父親は威厳もへったくれもなさそうだが、強敵であることだけは確からしい。
「パパさんの……」
考えていると、急に左手が軽くなった。
見ると、少女は青年が持って来た羊羹を彼から奪い取っていた。
「馬鹿ぁ!」
杉箱に入ったその羊羹――11550円3.42kg――を彼女は振り上げた。
目を見開く父。
鈍い音が響いた。
木特有の乾いた音と、生物との音が生々しい。
青年は合掌した。
惨劇が繰り広げられるも、その2分ほどの間は意外と早く済むことになる。
ガラガラ……と玄関の扉が再び開いた。
「ただいまー……あれ?」
「ママさん!」
「お邪魔してます」
「お帰りなさーい」
「…………」
さすらいの主婦が遂に帰宅した。
娘は母を笑顔で(無論、箱を持ったままだ)迎え、婚約者は両手で鞄を提げたまま頭を下げる。
父は沈黙を保っていた。
否、それ以外には何も出来なかった。
クールなその主婦は倒れた夫をちらりと見やると、そのまま靴を脱いだ。
「で、そちらの方は?」
「東西南北先生」
「こんばんは。
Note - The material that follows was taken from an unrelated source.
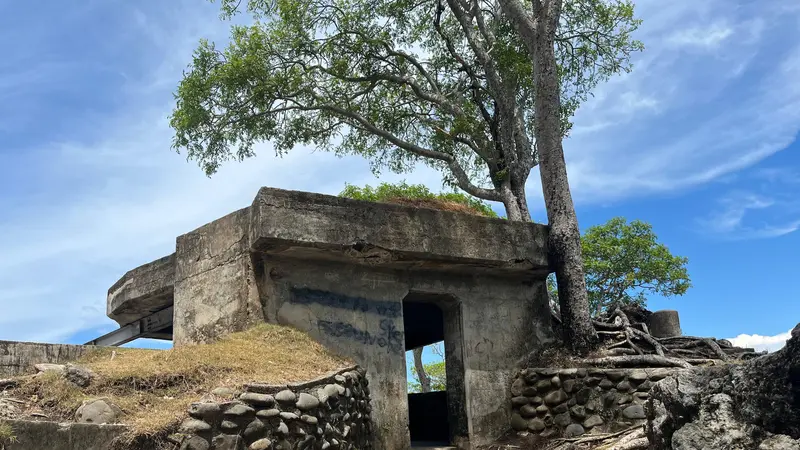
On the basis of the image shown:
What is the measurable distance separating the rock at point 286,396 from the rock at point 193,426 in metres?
0.73

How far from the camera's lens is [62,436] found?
5.41 meters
今日はご挨拶に上がりました」
「じゃあ、夕食でもよろしければどうぞ」
「私も手伝う~!」
玄関にひとつの瀕死体を残し、3人は客間へと入っていった。
青年は少しそれを振り返ったが、少女に呼ばれて家の中へと入る。
電気がスポットライトのように、ひとつの悲しみを照らす。
「ふ……まだまだ負けないぜ……」
その声は誰にも届くことはなかった。
本家1万ヒットリクエストの一つ「格好良い三木氏」。
氏は父のポジションです。
この家庭、ママさんがいるからうまくやれているんだろうなあ、と最後のシーンで発見しました。
(出す予定がなかったのに、何故かナチュラルに登場した青壊氏)
鹿馬氏は唯一普通な感じです。多分。
補完的にこちらへ持ってきました。